We cannot, however, prevent a physician from using our product candidates outside of those indications for use when the physician’s independent professional medical judgment deems appropriate. Physicians may also misuse our product candidates or use improper techniques, potentially leading to adverse results, side effects or injury, which may lead to product liability claims. If our product candidates are misused or used with improper technique, we may become subject to costly litigation by physicians or their patients. Furthermore, the use of our product candidates for indications other than those cleared by the FDA may not effectively treat such conditions, which could harm our reputation among physicians and patients.

We may choose not to continue developing or commercializing any of our product candidates at any time during development or after approval, which would reduce or eliminate our potential return on investment for those product candidates.

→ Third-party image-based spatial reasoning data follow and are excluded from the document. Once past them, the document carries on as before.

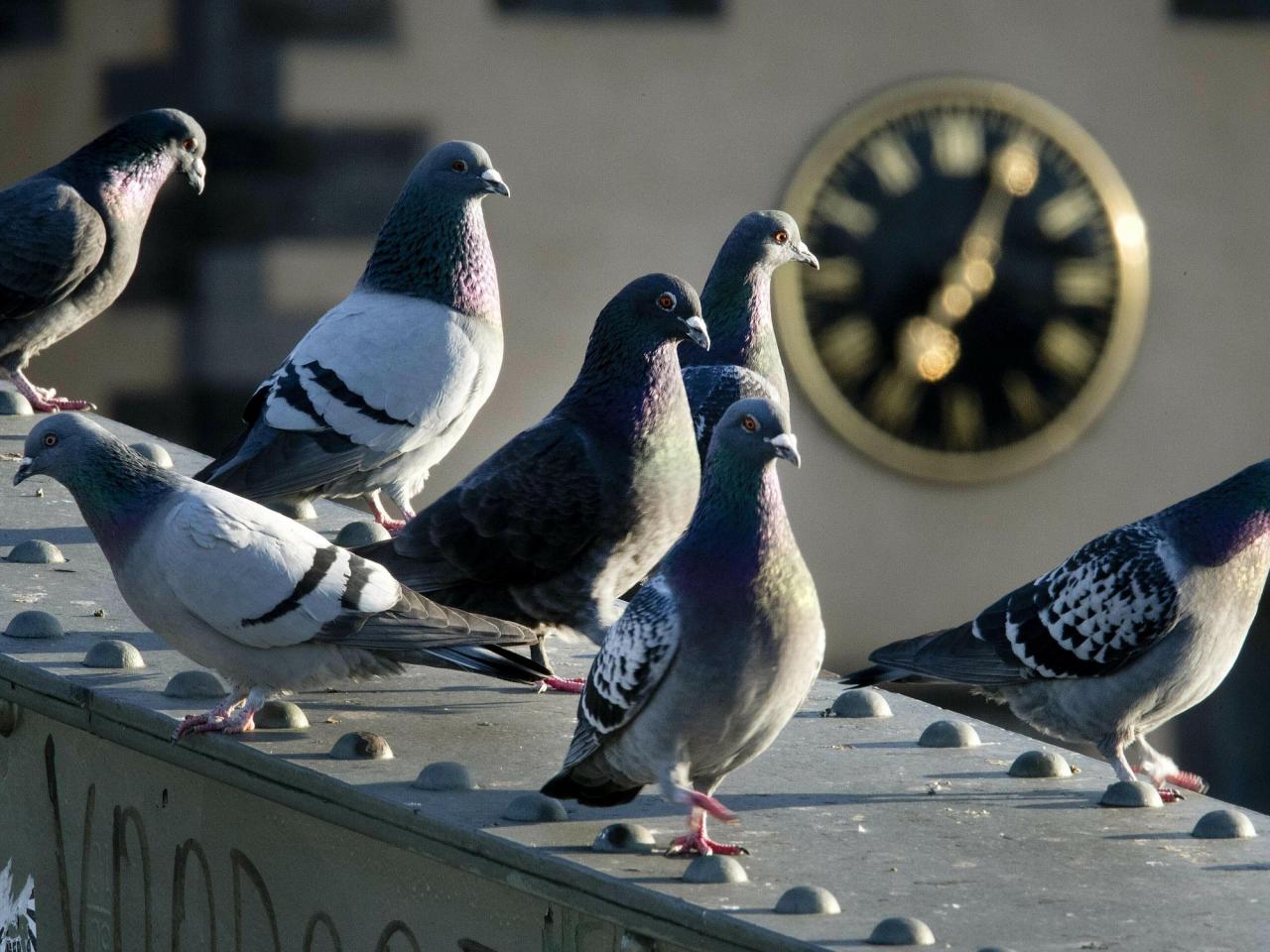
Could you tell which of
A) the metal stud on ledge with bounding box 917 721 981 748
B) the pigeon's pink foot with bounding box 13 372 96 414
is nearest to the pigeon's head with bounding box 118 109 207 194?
the pigeon's pink foot with bounding box 13 372 96 414

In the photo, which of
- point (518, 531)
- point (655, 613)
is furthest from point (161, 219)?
point (655, 613)

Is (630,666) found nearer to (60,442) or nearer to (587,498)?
(587,498)

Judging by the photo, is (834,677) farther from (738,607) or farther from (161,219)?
(161,219)

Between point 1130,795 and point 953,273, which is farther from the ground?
point 953,273

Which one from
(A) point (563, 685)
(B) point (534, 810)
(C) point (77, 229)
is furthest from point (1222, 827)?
(C) point (77, 229)

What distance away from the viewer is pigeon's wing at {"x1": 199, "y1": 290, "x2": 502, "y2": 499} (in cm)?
529

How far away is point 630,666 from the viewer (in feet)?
11.4

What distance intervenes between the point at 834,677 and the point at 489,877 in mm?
1633

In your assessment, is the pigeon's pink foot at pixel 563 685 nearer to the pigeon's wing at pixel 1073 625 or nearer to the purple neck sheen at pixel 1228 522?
the pigeon's wing at pixel 1073 625

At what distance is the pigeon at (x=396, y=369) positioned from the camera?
530cm

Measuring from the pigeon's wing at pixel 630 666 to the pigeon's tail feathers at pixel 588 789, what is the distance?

At any time, we may decide to discontinue the development of any of our product candidates or not to continue commercializing one or more of our approved product candidates for a variety of reasons, including changes in our internal product, technology or indication focus, the appearance of new technologies that make our product obsolete, competition from a competing product or changes in or failure to comply with applicable regulatory requirements. If we terminate a program in which we have invested significant resources, we will not receive any return on our investment, and we will have missed the opportunity to have allocated those resources to potentially more productive uses.

Changes in U.S. and international trade policies, particularly with respect to China, Europe and India may adversely impact our business and operating results.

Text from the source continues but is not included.